Я отхлебнула вина. Еще несколько лет назад у меня не было бы поводов для беспокойства. Руки самого Глуниарна тоже запятнаны кровью монахинь. Но вместе с блестящим золотым крестом на шее король Дублина обзавелся и новыми обязательствами: христианский правитель не может допустить, чтобы рядом с его столицей безнаказанно нападали на монастыри. А раз подвернулся столь удобный повод, устоит ли Глуниарн перед искушением казнить законнорожденного младшего брата, который давно засматривался на его корону?

– Возможно, ты прав, Ситрик. Так или иначе Эгиль видел ваш набег. И если Глуниарн не знает об этом сейчас, то обязательно узнает совсем скоро.

Ситрик побледнел и стукнул кружкой о стол.

– Ну и глупец же я был, что внял твоему совету. Стоило выбрать цель поближе к берегу.

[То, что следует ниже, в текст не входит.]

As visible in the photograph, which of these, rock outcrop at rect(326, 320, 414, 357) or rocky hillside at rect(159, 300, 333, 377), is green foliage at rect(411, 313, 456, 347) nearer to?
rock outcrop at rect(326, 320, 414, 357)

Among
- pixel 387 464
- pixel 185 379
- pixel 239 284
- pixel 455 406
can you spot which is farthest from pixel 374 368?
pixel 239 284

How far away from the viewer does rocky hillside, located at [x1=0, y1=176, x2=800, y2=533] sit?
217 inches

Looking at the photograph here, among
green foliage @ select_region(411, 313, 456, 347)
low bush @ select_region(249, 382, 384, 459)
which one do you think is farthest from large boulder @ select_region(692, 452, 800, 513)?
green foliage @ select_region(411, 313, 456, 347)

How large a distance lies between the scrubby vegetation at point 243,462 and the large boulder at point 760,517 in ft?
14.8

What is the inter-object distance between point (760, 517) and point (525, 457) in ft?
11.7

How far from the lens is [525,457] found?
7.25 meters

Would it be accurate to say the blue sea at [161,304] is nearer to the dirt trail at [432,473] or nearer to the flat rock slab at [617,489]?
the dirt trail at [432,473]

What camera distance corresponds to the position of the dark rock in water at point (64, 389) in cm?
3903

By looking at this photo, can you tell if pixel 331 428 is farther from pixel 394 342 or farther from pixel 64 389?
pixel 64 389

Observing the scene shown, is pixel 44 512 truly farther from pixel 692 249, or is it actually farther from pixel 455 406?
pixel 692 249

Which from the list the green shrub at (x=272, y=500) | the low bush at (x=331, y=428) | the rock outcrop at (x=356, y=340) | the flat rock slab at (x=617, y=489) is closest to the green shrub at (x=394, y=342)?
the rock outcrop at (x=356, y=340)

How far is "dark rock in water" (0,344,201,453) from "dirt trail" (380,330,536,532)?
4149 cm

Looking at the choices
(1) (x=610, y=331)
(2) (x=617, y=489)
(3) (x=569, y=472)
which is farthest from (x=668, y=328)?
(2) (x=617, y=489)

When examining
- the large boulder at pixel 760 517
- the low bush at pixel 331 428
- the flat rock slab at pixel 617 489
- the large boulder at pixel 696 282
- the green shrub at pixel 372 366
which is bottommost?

– Я дала здравый совет, поэтому ты ему и внял. Я не виновата, что ты не послал разведчиков осмотреть окрестные холмы.

Сын нахмурился и сжал кулаки так, что побелели костяшки. Его рассудком завладел страх. Я обязана показать Ситрику, что нельзя добиться желанных целей, не отринув его. Поглаживая бокал с вином, я окинула зал взглядом и очень быстро нашла подходящего человека.

– Ситрик, смотри. Видишь Вульфа?

Ситрик послушно отыскал его в толпе.

– Что ты думаешь о том, как он прожил свою жизнь?

– Зачем мне думать о жизни Вульфа?

– Потому что я – твоя мать, и я задала тебе простой вопрос.

Заслышав строгие нотки в моем голосе, Ситрик нехотя повиновался:

– Он беден, но выглядит счастливым.

– Да, он счастлив, – кивнула я. – Он хорошо зарабатывает резьбой луков, кубков и блюд, чтобы на его столе всегда была еда. Жена его любит и уже родила ему пятерых сыновей. Кто-то даже скажет, что Вульфу благоволят боги.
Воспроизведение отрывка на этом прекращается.